# Question about Concealed Carry?



## RugerLCR04 (Feb 2, 2012)

Newbie: I just turned 21 recently and am in the process of getting my concealed carry. I just recently purchased a Ruger LCR, and I am just not sure where would be the optimal place to carry the firearm. I'm a college student and wear a great deal of t-shirts and khakis on most occasions. If anyone could suggest a holster and a preference of location it would be greatly appreciated. Thanks.


----------



## TedDeBearFrmHell (Jul 1, 2011)

welcome from southern oregon


----------



## chessail77 (Mar 15, 2011)

Welcome from snowy AZ...JJ


----------



## Steve M1911A1 (Feb 6, 2008)

Generally speaking, a person who will carry a concealed firearm will find that he (she?) needs to make several "adjustments" to the wardrobe.
For instance, knit-fabric T-shirts do not do a particularly good job of hiding a concealed pistol. A loose, untucked, woven-cloth shirt works better.
If you elect to carry your pistol inside your trouser waistband (IWB), you will soon notice the need to buy larger pants.
If you carry outside your pants (OWB), you will need a covering jacket, or an even longer-tailed shirt. (Please do not use a "photographer's vest": It screams "Gun!" to anybody who sees you.)

You may find that your LCR is very difficult to shoot well. It's not you, but rather your inexperience. Small, lightweight guns are hard to shoot effectively, and they are certainly not very comfortable to fire.
Better would be to find a carefully-used, high-quality, full-size revolver with which to take your first steps. Once you've learned to shoot that well, you can "graduate" to your mini-pistol with a good deal more confidence and skill.


----------



## DanP_from_AZ (May 8, 2009)

RugerLCR04 said:


> Newbie: I just turned 21 recently and am in the process of getting my concealed carry. I just recently purchased a Ruger LCR, and I am just not sure where would be the optimal place to carry the firearm. I'm a college student and wear a great deal of t-shirts and khakis on most occasions. If anyone could suggest a holster and a preference of location it would be greatly appreciated. Thanks.


Just my $ 0.02. YMMV.

I like my DeSantis "SuperFly" pocket holsters. Google their site. Sticky exterior, with the velco square flap placed on either (outside) side. If it prints, it looks like "a wallet".
I have one for both my SIG P290 "pocket 9 mm" semi-auto, and my S&W J-frame snubby with CT laser grips. Also, they work well for gun "storage". 
My J-frame is the same size as your Ruger LCR. I have a lady friend with one, and we both like her (your) Ruger LCR a lot.

Just repeating what *Steve* said above, like all 15-17 oz. snubbies in .38 Special, there is a REAL proficiency learning curve do to their recoil "bark".

__OBJECTIVES__
A. Reproduce the passage of the concealed carry thread starting with "If you carry" and going on through "(May 8, 2009)".
B. Continue the concealed carry thread from the point where it stops.

__DATA SECTION__
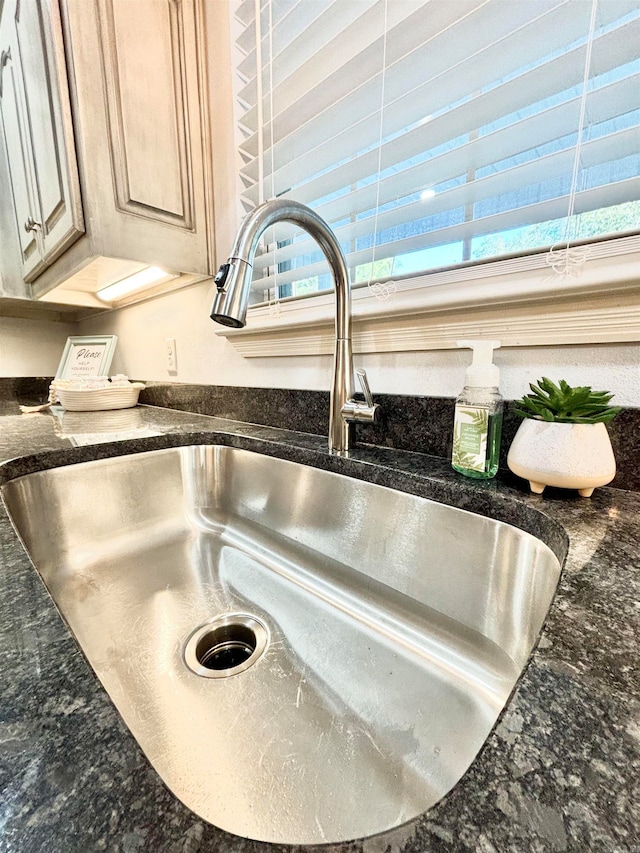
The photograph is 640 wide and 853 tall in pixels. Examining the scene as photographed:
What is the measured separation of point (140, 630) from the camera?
49cm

__TASK ANSWERS__
A.
If you carry outside your pants (OWB), you will need a covering jacket, or an even longer-tailed shirt. (Please do not use a "photographer's vest": It screams "Gun!" to anybody who sees you.)

You may find that your LCR is very difficult to shoot well. It's not you, but rather your inexperience. Small, lightweight guns are hard to shoot effectively, and they are certainly not very comfortable to fire.
Better would be to find a carefully-used, high-quality, full-size revolver with which to take your first steps. Once you've learned to shoot that well, you can "graduate" to your mini-pistol with a good deal more confidence and skill.


----------



## DanP_from_AZ (May 8, 2009)

B.
The laws of Newtonian physics dictate tradeoffs between caliber, gun weight, and recoil. As it ever was, and ever will be. Sir Isaac said it best. :mrgreen:

Sounds like cargo pants would work well for you. Maybe carry your snubby in your right hand pocket (if right-handed). ALWAYS in a holster covering the trigger.
And then carry your wallet, phone, etc. in left pockets. The idea is to have a visible "bulge" with innocent stuff to distract "eyes" away from the gun pocket.
Obviously, your choice on "positions". This way, you can wear t-shirts or any shirt you desire. "Formal" occasions are obviously a totally different deal.


----------



## berettabone (Jan 23, 2012)

I am a shirt tucker, so I also use a Desantis front pocket holster...no one has noticed yet.........just the regular model, not the superfly.......


----------



## Packard (Aug 24, 2010)

The LCR is a member of the new sub-sub compact guns segment. It can be carried almost any place any weapon can be carried. Each has its advantage/disadvantage.

*In the pocket*. Advantage: Easy access when standing. Good concealability. Disadvantage: No access when seated.

*Ankle holster. * Advantage: Easy access when seated. Good concealability. Disadvantage: Slow access when standing.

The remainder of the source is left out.